Reputation: 22479
I am doing a POC with hadoop 2.9.0 as a distributed file storage system and thus have setup a multi node cluster setup with 1 namenode and 4 datanodes (including master) with replication factor of 2.
Now, after a series of copy operations I decided to stop one of the datanode (slave2). And then I cleaned up few GB of data using hdfs dfs -rm -skipTrash
command while slave2 was still down.
Later I restarted the slave2 datanode that I has stopped and it seems that it didn't clean up data blocks that were deleted from hdfs during its downtime.

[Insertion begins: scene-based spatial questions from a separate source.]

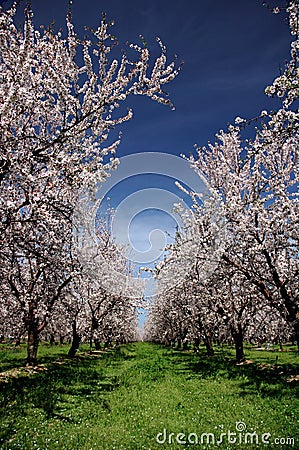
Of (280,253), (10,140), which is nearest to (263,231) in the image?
(280,253)

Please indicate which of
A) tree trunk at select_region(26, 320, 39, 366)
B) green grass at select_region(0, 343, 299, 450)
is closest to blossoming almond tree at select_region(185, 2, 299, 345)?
green grass at select_region(0, 343, 299, 450)

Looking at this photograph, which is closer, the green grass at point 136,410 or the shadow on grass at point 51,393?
the green grass at point 136,410

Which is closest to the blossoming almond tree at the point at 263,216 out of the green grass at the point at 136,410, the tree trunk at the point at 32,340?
the green grass at the point at 136,410

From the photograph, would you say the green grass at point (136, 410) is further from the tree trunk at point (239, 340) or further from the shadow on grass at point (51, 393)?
the tree trunk at point (239, 340)

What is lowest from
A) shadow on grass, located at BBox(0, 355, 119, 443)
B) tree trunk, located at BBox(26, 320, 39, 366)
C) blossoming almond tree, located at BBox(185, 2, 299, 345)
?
shadow on grass, located at BBox(0, 355, 119, 443)

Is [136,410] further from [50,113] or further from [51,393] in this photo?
[50,113]

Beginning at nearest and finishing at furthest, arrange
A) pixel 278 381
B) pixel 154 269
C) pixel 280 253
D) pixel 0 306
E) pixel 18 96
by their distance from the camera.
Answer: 1. pixel 18 96
2. pixel 154 269
3. pixel 278 381
4. pixel 280 253
5. pixel 0 306

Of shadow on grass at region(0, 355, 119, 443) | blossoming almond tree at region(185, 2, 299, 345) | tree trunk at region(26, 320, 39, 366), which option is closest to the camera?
shadow on grass at region(0, 355, 119, 443)

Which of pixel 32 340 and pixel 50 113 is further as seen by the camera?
pixel 32 340

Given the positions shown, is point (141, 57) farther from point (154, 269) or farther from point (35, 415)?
point (35, 415)

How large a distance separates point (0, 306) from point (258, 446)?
19.0 m

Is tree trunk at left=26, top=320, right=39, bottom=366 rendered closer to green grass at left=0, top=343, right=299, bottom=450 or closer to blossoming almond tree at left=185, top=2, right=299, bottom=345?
green grass at left=0, top=343, right=299, bottom=450

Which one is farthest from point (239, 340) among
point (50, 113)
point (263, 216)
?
point (50, 113)

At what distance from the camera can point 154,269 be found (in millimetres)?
12367
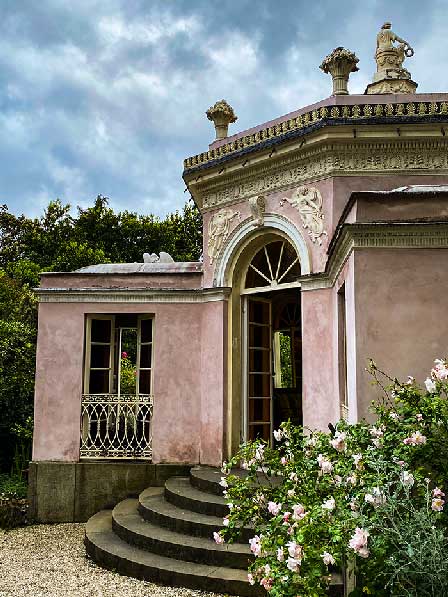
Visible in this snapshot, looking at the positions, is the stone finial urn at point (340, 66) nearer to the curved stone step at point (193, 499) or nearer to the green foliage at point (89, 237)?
the curved stone step at point (193, 499)

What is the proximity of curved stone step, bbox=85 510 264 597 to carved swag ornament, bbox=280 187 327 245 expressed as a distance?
13.3 feet

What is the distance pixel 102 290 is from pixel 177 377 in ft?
5.61

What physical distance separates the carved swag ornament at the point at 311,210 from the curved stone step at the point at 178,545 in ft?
12.4

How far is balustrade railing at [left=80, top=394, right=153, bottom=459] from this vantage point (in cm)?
898

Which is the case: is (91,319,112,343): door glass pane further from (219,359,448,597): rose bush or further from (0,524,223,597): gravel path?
(219,359,448,597): rose bush

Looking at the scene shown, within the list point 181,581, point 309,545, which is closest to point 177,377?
point 181,581

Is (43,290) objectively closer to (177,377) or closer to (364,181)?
(177,377)

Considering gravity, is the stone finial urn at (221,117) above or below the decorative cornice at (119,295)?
above

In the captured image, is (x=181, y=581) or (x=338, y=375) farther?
(x=338, y=375)

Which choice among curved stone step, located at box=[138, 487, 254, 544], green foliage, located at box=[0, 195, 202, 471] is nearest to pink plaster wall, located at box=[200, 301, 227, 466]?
curved stone step, located at box=[138, 487, 254, 544]

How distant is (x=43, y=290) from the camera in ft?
30.5

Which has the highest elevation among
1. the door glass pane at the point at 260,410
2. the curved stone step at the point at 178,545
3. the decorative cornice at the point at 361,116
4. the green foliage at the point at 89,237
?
the green foliage at the point at 89,237

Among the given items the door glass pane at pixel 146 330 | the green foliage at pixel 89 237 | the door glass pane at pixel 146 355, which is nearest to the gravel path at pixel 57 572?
the door glass pane at pixel 146 355

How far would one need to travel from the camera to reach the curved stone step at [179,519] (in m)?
6.46
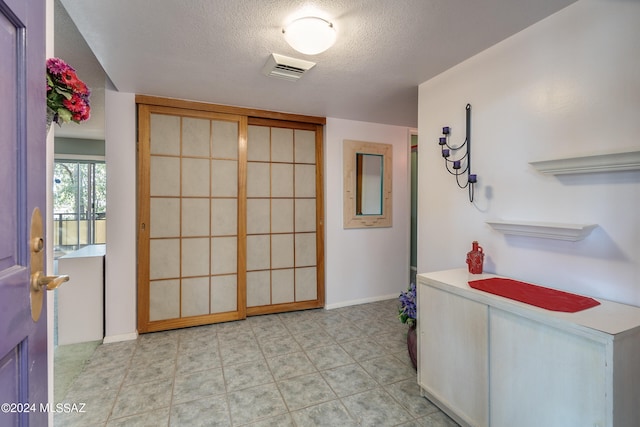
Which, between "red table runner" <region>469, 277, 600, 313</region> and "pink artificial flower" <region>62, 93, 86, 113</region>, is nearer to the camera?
"pink artificial flower" <region>62, 93, 86, 113</region>

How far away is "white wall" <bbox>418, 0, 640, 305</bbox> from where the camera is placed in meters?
1.30

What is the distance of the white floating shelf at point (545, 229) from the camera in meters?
1.38

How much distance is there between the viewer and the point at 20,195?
0.71 m

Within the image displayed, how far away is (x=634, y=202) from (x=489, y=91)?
3.28 ft

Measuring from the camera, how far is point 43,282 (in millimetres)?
777

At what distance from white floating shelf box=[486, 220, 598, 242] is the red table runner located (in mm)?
274

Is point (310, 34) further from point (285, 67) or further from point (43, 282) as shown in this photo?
point (43, 282)

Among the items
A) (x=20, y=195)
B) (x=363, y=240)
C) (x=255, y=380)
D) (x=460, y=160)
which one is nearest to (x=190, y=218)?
(x=255, y=380)

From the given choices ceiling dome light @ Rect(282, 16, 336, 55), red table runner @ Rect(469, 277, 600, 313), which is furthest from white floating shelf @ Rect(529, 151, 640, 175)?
ceiling dome light @ Rect(282, 16, 336, 55)

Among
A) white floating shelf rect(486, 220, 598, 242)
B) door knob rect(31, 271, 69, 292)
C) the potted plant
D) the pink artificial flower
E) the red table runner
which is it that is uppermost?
the pink artificial flower

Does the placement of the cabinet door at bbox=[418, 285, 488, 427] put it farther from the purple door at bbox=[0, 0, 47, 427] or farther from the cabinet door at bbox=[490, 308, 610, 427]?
the purple door at bbox=[0, 0, 47, 427]

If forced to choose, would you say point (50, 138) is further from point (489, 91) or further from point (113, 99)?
point (489, 91)

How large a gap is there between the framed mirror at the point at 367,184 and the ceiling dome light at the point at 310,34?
1.87m

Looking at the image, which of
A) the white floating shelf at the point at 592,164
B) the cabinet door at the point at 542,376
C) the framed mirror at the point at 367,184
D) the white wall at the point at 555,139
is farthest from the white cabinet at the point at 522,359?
the framed mirror at the point at 367,184
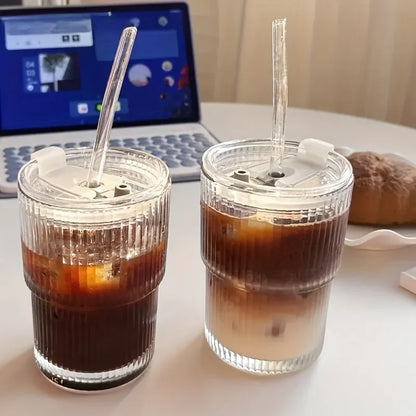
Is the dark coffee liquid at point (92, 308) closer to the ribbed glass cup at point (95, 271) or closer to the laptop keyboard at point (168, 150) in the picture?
the ribbed glass cup at point (95, 271)

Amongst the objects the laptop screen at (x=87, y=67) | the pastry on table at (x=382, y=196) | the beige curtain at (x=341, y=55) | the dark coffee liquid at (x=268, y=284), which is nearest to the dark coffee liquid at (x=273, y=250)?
the dark coffee liquid at (x=268, y=284)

I continued with adding/deleting more data to see if it might sync up with master namenode and perform the local cleanup to reclaim the diskspace but it didn't.
Below are data consumption on each nodes:
slave2:
hduser@slave2:~$ hdfs dfs -du -s -h /
4.5 G /
hduser@slave2:~$ du -sh /hadoop-tmp/
7.7G /hadoop-tmp/ [<-- notice extra 2.2 GB of data present on local disk]
master:
hduser@master:~$ du -sh /hadoop-tmp/
4.6G /hadoop-tmp/
hduser@master:~$ hdfs dfs -du -s -h /
4.5 G /
slave1:
hduser@slave1:~$ hdfs dfs -du -s -h /
4.5 G /
hduser@slave1:~$ du -sh /hadoop-tmp/
4.5G /hadoop-tmp/
slave3:
hduser@slave3:/$ du -sh /hadoop-tmp/
2.8G /hadoop-tmp/
hduser@slave3:/$ hdfs dfs -du -s -h /
4.5 G /
I guess my question here is "how much time will slave2 datenode take to sync up with master namenode to acknowledge that it has locally stored data blocks that have been deleted from HDFS cluster and thus it needs to clean it up. And if that does happens overtime then can we control that time duration of sync up"?
And if that is not going to happen then what is the process of reclaiming disk-space from datanodes that went down and came back up after a while?
Upvotes: 0
Views: 962
Reputation: 11
You might consider running a FSCK to identify the inconsistent blocks on your cluster and then take the necessary action to delete the blocks left behind if the data is no longer intended to be retained.
Upvotes: 1